Stored items:
###

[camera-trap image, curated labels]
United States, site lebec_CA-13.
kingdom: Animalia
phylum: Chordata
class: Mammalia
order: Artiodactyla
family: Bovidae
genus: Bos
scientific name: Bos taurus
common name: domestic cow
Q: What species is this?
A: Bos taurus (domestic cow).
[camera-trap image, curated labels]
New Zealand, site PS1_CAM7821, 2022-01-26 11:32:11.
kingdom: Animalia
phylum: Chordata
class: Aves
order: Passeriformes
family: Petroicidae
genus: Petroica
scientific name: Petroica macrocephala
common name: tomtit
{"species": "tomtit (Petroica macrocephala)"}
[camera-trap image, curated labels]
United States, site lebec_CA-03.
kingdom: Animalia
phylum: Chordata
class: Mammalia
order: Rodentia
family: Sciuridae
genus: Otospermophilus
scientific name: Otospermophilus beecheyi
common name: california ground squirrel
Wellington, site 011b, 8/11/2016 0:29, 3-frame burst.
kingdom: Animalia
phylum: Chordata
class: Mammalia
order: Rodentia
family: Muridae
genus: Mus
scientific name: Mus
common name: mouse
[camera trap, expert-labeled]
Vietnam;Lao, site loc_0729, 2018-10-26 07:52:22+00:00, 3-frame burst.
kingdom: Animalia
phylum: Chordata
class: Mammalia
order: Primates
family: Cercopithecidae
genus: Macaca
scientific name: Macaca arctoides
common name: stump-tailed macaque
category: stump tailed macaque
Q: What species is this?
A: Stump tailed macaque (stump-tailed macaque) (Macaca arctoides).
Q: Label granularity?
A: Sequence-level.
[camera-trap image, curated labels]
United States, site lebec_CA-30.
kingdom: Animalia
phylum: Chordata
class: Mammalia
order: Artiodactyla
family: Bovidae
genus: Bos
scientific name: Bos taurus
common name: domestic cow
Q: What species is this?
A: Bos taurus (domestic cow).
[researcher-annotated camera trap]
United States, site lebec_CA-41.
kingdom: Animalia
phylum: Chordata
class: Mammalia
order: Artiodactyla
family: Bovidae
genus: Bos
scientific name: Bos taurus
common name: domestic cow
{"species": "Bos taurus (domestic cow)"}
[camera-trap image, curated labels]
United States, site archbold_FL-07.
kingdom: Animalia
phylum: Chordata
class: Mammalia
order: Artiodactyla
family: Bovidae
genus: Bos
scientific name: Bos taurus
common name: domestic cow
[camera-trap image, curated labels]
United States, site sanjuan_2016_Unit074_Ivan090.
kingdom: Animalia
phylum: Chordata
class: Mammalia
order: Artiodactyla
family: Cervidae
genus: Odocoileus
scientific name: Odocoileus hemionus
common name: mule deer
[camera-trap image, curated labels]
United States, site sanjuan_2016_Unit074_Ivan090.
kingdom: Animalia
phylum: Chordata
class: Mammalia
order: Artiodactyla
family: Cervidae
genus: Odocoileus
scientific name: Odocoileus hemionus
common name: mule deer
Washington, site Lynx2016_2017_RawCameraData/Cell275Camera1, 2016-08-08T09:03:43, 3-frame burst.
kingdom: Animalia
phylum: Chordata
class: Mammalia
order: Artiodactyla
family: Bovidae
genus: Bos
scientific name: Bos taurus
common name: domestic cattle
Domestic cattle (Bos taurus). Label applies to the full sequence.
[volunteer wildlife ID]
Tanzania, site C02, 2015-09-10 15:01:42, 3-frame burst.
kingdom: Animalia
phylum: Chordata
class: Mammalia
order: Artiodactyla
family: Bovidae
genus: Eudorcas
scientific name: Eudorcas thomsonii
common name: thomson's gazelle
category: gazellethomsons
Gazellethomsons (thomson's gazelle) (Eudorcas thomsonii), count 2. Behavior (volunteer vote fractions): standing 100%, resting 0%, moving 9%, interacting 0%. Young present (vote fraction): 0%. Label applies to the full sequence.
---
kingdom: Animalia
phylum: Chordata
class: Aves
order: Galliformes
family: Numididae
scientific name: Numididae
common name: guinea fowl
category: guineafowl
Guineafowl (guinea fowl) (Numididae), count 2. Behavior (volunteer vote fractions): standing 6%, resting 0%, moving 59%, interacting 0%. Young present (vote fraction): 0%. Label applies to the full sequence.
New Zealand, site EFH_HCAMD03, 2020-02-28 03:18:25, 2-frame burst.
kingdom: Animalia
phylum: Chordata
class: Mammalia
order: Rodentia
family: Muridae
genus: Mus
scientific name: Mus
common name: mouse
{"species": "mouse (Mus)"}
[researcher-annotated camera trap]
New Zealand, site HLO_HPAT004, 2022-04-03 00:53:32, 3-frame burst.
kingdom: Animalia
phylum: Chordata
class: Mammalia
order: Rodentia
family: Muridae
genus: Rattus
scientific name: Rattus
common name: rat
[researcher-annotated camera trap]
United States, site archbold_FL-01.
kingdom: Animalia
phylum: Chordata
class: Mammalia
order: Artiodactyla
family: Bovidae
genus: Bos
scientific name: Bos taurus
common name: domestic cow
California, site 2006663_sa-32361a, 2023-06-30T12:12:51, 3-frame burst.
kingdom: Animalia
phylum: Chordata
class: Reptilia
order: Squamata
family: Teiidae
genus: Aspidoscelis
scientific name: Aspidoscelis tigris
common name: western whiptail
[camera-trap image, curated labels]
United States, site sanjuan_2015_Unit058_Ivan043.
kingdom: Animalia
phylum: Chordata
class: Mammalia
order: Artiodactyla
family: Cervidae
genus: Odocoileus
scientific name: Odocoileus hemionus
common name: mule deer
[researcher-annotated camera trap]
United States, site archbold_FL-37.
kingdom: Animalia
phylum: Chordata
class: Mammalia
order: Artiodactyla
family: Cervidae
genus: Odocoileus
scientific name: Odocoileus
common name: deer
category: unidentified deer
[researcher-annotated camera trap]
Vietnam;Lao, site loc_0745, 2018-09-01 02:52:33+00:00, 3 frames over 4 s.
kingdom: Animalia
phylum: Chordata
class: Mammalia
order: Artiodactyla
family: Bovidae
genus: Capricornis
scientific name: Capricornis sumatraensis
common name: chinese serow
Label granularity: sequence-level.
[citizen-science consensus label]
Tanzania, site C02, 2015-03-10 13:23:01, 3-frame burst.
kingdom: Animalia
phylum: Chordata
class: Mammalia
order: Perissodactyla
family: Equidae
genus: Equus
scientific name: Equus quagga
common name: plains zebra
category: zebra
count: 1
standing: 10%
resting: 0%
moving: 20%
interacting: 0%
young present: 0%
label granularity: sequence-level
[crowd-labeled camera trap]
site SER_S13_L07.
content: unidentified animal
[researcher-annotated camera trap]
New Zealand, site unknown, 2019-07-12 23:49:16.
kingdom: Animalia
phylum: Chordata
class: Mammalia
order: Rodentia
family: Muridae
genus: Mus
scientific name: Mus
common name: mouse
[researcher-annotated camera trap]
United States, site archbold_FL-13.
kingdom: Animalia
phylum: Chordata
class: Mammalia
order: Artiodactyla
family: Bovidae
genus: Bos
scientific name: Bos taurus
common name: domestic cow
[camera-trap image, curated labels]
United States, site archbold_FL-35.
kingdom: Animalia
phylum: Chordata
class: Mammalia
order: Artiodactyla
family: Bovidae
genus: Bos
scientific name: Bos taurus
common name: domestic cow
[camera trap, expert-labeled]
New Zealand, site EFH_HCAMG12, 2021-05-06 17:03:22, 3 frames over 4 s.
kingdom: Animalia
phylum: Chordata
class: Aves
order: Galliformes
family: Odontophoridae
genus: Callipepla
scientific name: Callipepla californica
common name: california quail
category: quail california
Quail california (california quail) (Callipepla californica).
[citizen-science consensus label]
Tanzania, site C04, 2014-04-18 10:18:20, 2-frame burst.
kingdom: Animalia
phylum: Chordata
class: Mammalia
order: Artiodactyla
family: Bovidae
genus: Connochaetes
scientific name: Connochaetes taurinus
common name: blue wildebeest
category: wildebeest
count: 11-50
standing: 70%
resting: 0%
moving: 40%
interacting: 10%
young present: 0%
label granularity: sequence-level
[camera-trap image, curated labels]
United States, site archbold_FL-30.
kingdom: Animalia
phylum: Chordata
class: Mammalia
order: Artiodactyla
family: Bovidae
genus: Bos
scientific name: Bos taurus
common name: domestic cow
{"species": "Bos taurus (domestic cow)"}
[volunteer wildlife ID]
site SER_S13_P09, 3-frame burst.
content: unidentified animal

###

• **The task**: Return, with no change at all, every line in the entries above from the line containing "common name: domestic cattle" through the line containing "common name: thomson's gazelle".

• **Answer below**:
common name: domestic cattle
Domestic cattle (Bos taurus). Label applies to the full sequence.
[volunteer wildlife ID]
Tanzania, site C02, 2015-09-10 15:01:42, 3-frame burst.
kingdom: Animalia
phylum: Chordata
class: Mammalia
order: Artiodactyla
family: Bovidae
genus: Eudorcas
scientific name: Eudorcas thomsonii
common name: thomson's gazelle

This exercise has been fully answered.